_TEXT SECTION_:
How does indirect manipulation of dynamically allocated string literals truly work in C?

Question

As it stands, I know that dynamically allocated string literals cannot be changed during run-time, otherwise you will hit a segmentation fault.

This is due to the fact that dynamically allocated string literals are stored, from what I saw in the assembly code, in the .rodata segment, placing these literals in what I interpret as read only memory.

So in theory this should never work on what I hope is in every modern C compiler:

#include <stdio.h>
#include <stdlib.h>

int 
main( void )
{
  char *p = ( char * )malloc( 10 * sizeof( char ) );
  if ( p == NULL )
  {
    puts( "Bad memory allocation error!" );
    return( EXIT_FAILURE );
  }
  else
  {
    p = "literal";
    printf( "%s\n", p );
    p[0] = 't'; // <-- This should cause a segmentation fault!
    printf( "%s\n", p ); // <-- This should never reach execution!

_INFORMATION GIVEN_:
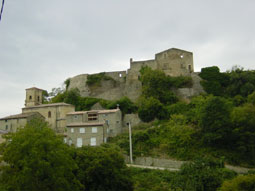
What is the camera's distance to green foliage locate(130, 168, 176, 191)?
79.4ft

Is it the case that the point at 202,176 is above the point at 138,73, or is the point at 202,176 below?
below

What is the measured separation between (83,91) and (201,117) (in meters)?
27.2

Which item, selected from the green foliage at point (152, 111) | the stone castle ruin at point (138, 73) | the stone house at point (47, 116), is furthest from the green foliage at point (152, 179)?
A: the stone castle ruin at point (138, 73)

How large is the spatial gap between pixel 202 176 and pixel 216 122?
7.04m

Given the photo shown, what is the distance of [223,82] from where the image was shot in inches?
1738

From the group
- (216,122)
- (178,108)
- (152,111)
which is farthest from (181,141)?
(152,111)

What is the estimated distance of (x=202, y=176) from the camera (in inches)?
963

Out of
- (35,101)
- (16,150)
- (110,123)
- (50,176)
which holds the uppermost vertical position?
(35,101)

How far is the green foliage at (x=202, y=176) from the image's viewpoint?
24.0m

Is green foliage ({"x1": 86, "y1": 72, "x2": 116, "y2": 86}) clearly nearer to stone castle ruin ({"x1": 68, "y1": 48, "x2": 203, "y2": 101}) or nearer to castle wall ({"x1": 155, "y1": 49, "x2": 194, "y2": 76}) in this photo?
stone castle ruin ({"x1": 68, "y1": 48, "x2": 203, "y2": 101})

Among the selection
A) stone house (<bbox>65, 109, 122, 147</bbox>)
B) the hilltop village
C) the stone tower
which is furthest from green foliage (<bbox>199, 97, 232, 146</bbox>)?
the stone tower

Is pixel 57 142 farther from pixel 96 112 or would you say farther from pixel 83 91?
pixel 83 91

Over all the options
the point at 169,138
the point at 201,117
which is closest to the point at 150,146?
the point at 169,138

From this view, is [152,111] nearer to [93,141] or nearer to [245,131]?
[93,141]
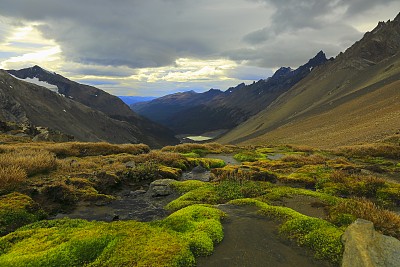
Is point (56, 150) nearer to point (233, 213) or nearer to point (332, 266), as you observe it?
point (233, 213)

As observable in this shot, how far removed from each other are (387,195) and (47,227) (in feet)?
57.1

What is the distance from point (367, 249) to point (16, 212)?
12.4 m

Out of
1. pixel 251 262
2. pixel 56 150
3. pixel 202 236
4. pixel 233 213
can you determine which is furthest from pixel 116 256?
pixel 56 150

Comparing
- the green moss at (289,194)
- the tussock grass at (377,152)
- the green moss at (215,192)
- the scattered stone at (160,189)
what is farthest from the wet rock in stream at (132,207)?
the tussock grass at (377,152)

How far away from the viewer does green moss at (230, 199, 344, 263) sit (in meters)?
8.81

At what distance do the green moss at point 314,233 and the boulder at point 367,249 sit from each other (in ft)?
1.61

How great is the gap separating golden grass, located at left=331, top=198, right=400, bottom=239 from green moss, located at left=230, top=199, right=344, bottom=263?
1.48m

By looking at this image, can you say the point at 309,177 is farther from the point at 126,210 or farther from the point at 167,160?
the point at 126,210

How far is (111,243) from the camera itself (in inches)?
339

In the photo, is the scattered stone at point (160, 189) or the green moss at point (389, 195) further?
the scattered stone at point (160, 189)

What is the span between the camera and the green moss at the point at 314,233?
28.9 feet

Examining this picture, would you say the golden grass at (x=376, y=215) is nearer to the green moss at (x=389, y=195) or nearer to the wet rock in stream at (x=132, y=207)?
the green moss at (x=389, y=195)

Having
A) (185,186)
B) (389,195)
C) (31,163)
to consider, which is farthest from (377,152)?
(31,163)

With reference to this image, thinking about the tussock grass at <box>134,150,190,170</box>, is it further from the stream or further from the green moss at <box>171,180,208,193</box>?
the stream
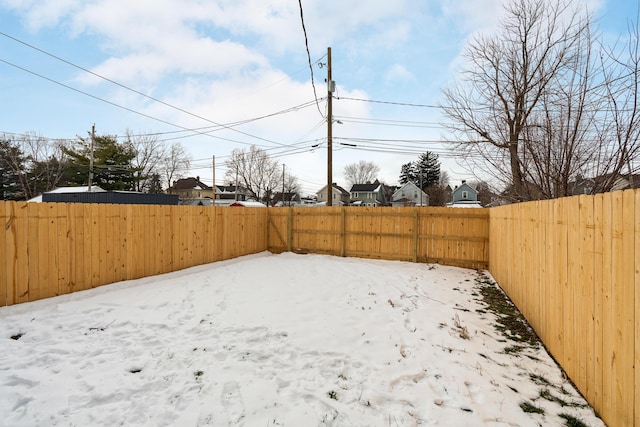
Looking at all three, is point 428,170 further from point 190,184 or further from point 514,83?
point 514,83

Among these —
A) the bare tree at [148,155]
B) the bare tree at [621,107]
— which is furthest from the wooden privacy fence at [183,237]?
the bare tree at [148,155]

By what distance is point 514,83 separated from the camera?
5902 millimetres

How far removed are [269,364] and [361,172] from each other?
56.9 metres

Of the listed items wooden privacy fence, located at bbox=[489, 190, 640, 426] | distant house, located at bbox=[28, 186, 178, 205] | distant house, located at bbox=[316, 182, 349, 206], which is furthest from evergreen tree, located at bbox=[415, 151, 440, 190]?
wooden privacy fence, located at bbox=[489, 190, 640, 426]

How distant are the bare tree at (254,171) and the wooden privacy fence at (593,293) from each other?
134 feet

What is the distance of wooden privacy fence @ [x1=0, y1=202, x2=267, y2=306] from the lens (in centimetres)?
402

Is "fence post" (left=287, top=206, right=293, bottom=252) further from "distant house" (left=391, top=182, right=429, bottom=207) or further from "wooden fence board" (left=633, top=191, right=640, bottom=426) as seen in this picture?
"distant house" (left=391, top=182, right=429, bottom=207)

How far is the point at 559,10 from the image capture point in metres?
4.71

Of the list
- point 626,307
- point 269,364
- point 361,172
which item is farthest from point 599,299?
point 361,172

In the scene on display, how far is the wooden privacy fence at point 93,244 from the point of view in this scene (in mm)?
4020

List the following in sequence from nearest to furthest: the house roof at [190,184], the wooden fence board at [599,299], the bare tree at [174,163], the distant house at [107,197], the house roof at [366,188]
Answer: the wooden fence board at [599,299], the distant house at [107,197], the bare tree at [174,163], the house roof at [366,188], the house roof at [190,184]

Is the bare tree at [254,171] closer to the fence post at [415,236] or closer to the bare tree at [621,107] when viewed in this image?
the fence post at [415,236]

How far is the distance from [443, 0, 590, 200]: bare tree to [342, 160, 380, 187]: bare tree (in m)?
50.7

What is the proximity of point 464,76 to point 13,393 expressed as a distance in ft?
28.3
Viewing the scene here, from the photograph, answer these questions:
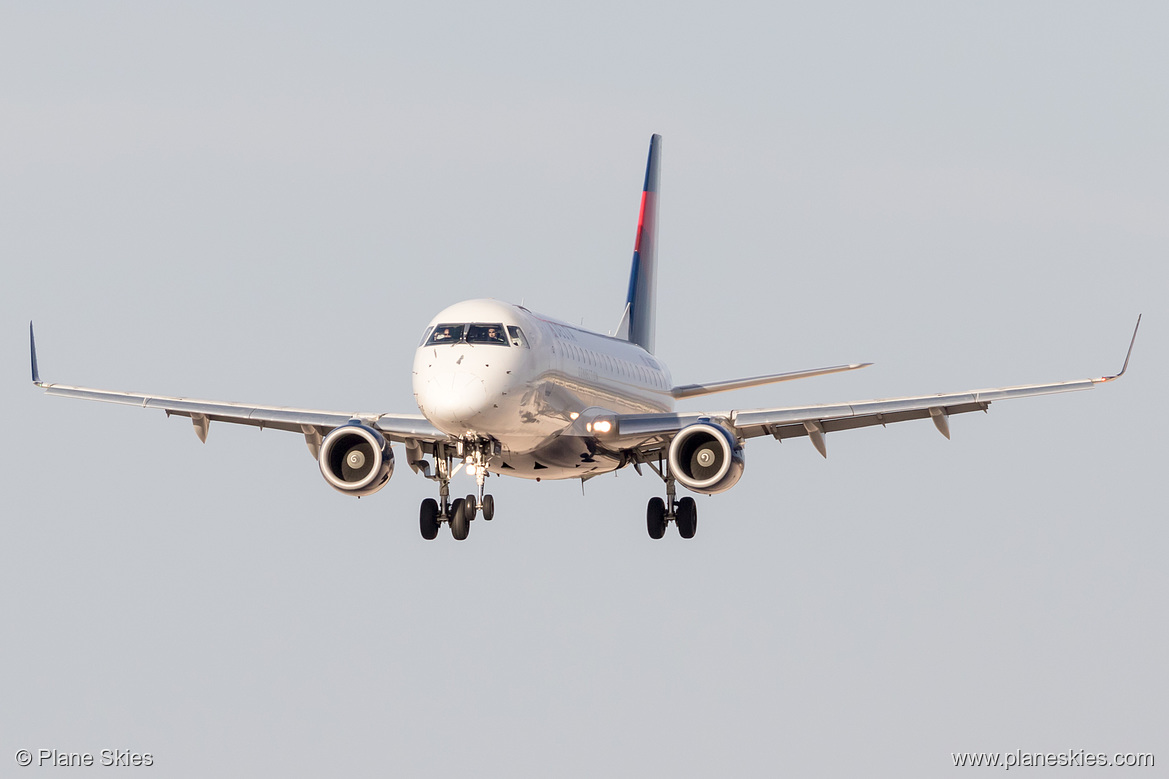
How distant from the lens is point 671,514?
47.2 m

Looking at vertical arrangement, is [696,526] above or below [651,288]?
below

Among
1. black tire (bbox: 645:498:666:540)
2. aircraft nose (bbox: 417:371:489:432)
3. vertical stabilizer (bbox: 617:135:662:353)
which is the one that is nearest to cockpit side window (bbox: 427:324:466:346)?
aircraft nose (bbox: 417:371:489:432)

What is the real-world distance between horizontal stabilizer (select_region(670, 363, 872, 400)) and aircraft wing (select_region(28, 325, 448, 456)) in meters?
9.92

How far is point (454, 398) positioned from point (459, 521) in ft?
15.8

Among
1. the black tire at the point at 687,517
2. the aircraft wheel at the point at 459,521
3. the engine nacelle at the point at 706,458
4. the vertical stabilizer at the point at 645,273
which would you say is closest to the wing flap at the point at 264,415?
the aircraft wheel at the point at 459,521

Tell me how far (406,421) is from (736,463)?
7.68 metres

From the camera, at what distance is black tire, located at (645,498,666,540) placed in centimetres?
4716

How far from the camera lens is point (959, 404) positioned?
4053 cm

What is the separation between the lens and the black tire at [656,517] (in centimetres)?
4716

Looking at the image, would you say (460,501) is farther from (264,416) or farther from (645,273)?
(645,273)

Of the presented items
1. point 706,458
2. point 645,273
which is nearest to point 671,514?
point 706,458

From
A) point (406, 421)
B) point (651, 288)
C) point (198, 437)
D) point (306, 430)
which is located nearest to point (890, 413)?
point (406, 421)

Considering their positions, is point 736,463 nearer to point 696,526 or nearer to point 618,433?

==

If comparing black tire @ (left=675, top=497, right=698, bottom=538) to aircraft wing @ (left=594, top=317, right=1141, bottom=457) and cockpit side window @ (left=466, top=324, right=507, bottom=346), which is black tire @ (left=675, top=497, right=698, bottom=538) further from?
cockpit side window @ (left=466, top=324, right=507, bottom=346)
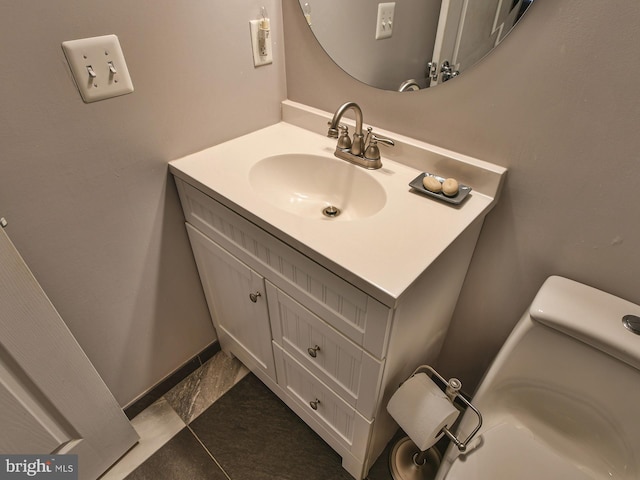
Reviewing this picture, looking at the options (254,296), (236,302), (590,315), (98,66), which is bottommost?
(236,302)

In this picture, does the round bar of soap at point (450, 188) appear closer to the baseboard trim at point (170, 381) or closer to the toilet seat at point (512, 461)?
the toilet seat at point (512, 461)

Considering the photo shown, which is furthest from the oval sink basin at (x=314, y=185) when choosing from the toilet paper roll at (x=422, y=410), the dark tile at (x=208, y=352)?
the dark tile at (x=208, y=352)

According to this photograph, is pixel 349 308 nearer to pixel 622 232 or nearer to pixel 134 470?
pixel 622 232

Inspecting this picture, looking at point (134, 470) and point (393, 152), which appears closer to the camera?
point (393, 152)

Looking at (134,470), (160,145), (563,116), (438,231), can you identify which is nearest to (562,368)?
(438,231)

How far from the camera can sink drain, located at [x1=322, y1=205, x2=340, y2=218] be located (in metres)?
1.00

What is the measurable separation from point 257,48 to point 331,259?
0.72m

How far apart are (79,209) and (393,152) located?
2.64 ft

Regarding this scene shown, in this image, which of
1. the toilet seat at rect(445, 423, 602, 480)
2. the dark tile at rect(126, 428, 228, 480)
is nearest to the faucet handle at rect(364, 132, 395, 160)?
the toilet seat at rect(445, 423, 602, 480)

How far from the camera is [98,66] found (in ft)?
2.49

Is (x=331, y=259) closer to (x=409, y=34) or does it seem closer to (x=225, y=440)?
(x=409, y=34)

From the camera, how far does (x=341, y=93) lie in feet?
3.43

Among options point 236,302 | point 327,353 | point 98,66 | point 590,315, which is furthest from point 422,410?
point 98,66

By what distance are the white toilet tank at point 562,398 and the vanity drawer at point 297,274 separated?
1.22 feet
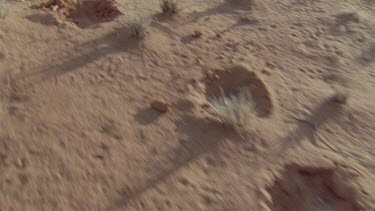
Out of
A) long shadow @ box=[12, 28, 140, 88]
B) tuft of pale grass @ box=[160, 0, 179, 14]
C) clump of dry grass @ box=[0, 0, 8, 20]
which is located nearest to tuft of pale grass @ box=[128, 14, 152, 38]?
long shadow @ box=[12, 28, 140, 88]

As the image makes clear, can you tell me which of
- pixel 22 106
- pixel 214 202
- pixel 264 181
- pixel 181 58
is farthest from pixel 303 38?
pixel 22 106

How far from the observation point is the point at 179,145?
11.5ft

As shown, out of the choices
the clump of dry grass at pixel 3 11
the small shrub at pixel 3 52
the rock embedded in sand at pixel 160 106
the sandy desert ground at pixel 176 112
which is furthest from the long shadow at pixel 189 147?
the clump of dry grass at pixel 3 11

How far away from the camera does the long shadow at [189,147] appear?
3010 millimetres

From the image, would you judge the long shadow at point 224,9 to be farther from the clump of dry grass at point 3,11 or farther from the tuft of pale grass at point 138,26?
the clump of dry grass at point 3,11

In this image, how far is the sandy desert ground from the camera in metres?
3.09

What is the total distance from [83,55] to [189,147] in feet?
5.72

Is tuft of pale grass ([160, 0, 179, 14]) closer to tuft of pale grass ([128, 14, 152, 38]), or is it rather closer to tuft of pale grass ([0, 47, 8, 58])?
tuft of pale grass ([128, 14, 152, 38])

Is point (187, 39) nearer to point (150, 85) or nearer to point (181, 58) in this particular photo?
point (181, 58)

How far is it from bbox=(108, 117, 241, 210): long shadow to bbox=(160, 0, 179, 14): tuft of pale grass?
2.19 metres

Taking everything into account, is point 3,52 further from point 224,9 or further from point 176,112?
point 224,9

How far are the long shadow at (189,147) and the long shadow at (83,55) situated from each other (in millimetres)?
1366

_DIRECTIONS FOR THIS TASK_: Set down the passage of the post on string literals in C from "How does indirect" to "a segmentation fault.", keeping every character unchanged. Rely only on the post on string literals in C.

_EXERCISE ANSWER_:
How does indirect manipulation of dynamically allocated string literals truly work in C?

Question

As it stands, I know that dynamically allocated string literals cannot be changed during run-time, otherwise you will hit a segmentation fault.